カワサキZ系でトップクラスの人気を誇る、国内未発売のZ1000マーク2に魅せられて。

「角Z」の最高峰として知られるZ1000Mk-II を自分好みにカスタム。大好きな革ジャンを脱ぎ、スーツに身を包めば、いつもより背筋が伸びて新鮮な気持ちで愛車と対峙できる。

ジェントルマンズ・ライドに憧れて。

杉本龍哉さん|若い頃にZ400FXに乗り、30歳で大型免許を取る前は、トライアル競技なども経験。その後刀などにも乗り、現在はハーレーとZ1000Mk-IIを所有する

ヴィンテージバイクの人気高騰はとどまる所を知らない。名車と呼ばれる車両や、輸出向け車両の逆輸入車などは、特に人気が高い。カワサキZ系の中でもトップクラスの人気を誇るのが、国内で販売されなかったZ1000マーク2だ。

丸みのあるフォルムが特徴のZ1やZ2と比較して、「角Z」などと呼ばれることもある力強い角ばった外装を持つのが特徴で、2年間しか製造されなかったという歴史も相まって、驚くほど高騰している車両のひとつだ。

静岡県在住の杉本さんは、若い頃にZ400FXに乗っていたこともあり、今から16年ほど前にこのマーク2を手に入れたそうだ。

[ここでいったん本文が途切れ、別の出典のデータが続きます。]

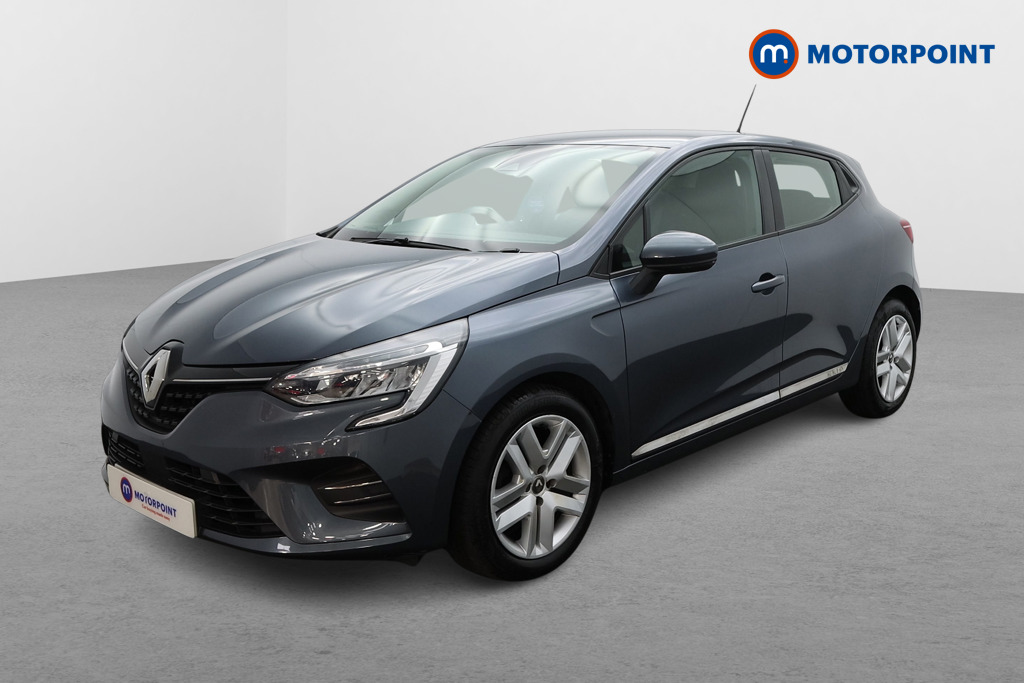 Renault Clio Play Manual Petrol Hatchback - Stock Number (1545468) - Passenger side front corner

自宅脇に併設されたガレージはかなり広く、常に3〜4台のバイクが保管されている。またヘルメットや革ジャンのコレクションが並ぶ

希少車ゆえにオリジナルで乗る人が多い中、杉本さんはモリワキパーツを中心に大人のカスタマイズを楽しんでいる。さらに先日行われたジェントルマンズライドに影響を受け、最近は仲間とスーツライドを楽しむことも多いそう。

「スーツを着るだけで、いつもより背筋が伸びて、ライディング姿勢も良くなるんですよ。たまにはこういうのもいいですね」

自宅ガレージの中にはこのマーク2とハーレーのリジッドチョッパーなどが並ぶ。さらに杉本さんは地元、極真空手大石道場の責任者を務める人物で、休日は道着に着替えてガレージ内でトレーニングも行なっている。

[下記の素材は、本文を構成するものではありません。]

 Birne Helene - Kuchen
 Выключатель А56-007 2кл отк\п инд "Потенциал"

広いガレージの奥にはサンドバッグが吊るされており、休日は極真空手のトレーニングスペースとしても活用している

1980 KAWASAKI Z1000MKIIのディテールを拝見!

白い文字盤のメーターはPMC製の260㎞/hスケール。タコメーターは1万3000rpmまで刻まれている。

フロントフォークは貴重なモリワキカヤバを装着。熱対策でオイルクーラーを追加しており、夏場でも快適に走行ができる。

エンジンはオーバーサイズピストンを使って組み直されており、キャブはファンネル仕様のFCR35φをチョイスする。

ブレーキは前後ともにPMC製のAPキャリパーを使用したキットでアップグレード。ホイールはPMCソードの前後17インチ。

マフラーは今となっては貴重なモリワキの手曲げ管をチョイス。リアショックはリザーブタンクがないNITRONをチョイスする。